Reinforcement Learning — Beginner’s Approach Chapter -II
In the last chapter, we discussed Reinforcement learning and its applications. A quick recap -
Reinforcement learning is a subset of Machine learning methods in which the agent receives a delayed reward in the next time step to evaluate its previous action. Commonly used in games like Atari and Mario. In Recent Research Reinforcement Learning is embedded with Neural Networks for solving complex tasks.
Again in simple words Reinforcement learning is mapping the situation to actions. The main goal of any reinforcement learning algorithm is to maximize the numerical reward signal. The learner looks for which action will yield the maximum reward instead of which action to take.
I strongly Recommend Readers to hop over Reinforcement Learning — Beginner’s Approach Chapter -I if you are not familiar with basics of Reinforcement Learning .
In this chapter, our main focus will be on breaking Reinforcement Learning Algorithms with Model-free and Model-Based learning.

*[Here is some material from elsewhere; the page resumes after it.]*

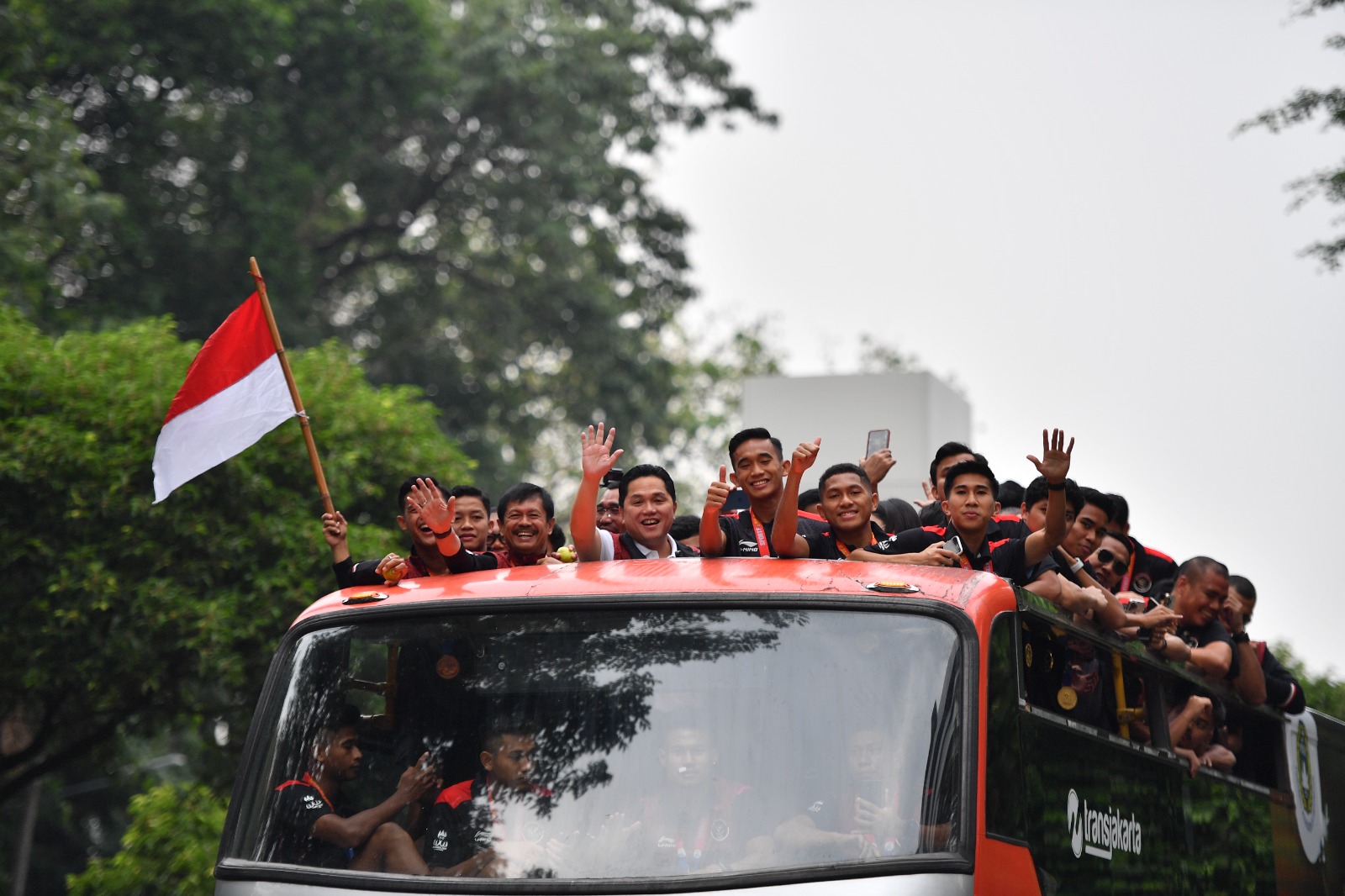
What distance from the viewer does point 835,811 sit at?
4.34 metres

- Comparison with other ML Algorithm
- Multi Arm Bandit- Framework Introduction
- Markov Decision Process
- Policy optimization or policy-iteration methods
- Asynchronous Advantage Actor-Critic (A3C)
Comparison with Other Machine learning Algorithm
Reinforcement Learning is a subset of machine learning technique that forces an agent to learn in an environment using feedback from an actor’s actions and experiences.
With Supervised Learning-
Reinforcement learning and supervised learning used mapping for input and output In case of Supervised learning correct of actions are required to perform the task but in Reinforcement learning uses rewards and punishment for positive and negative feedback.

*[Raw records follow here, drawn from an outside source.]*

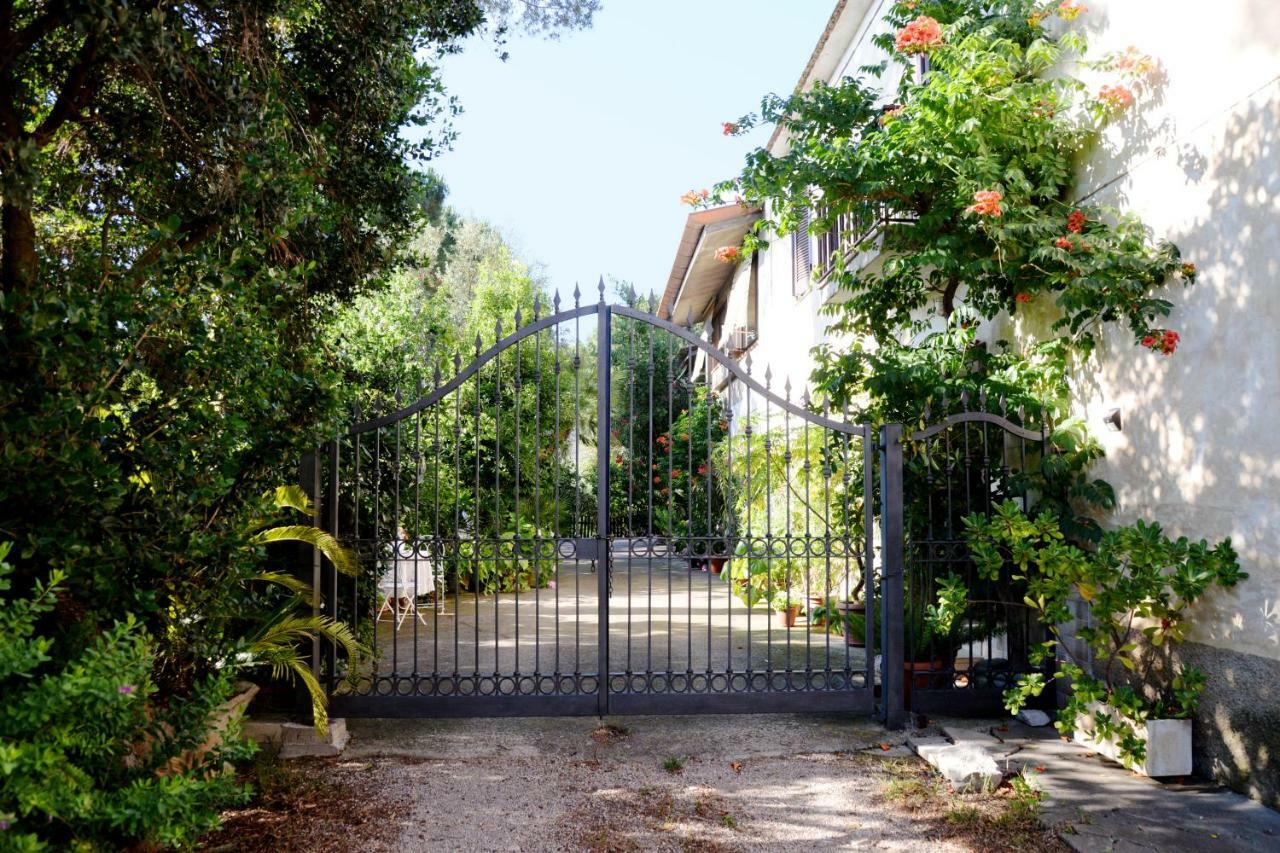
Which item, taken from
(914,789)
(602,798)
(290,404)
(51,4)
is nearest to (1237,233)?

Moreover, in supervised learning, we have a supervisor who has complete knowledge of the environment that he will be sharing with the agent to get the task done. But complications arise when we have multiple combinations of subtasks that agents can perform to achieve the objective.
With Unsupervised Learning-
Though both supervised and reinforcement learning use mapping between input and output, unlike supervised learning where feedback provided to the agent is the correct set of actions for performing a task, reinforcement learning uses rewards and punishment as signals for positive and negative behavior. Unsupervised learning analysis takes place in terms of unlabeled data where we find the interconnections between data points and structures them by similarities or differences. However, In Reinforcement learning introduces the best action model to get long term rewards.
With Deep Learning-
RL closely bounded with Deep Learning algorithms as most of RL uses Deep learning Models. Core Methods for Agent to get trained are Neural Networks. Although Neural Nets are best for recognizing complex patterns in images, sounds, and texts.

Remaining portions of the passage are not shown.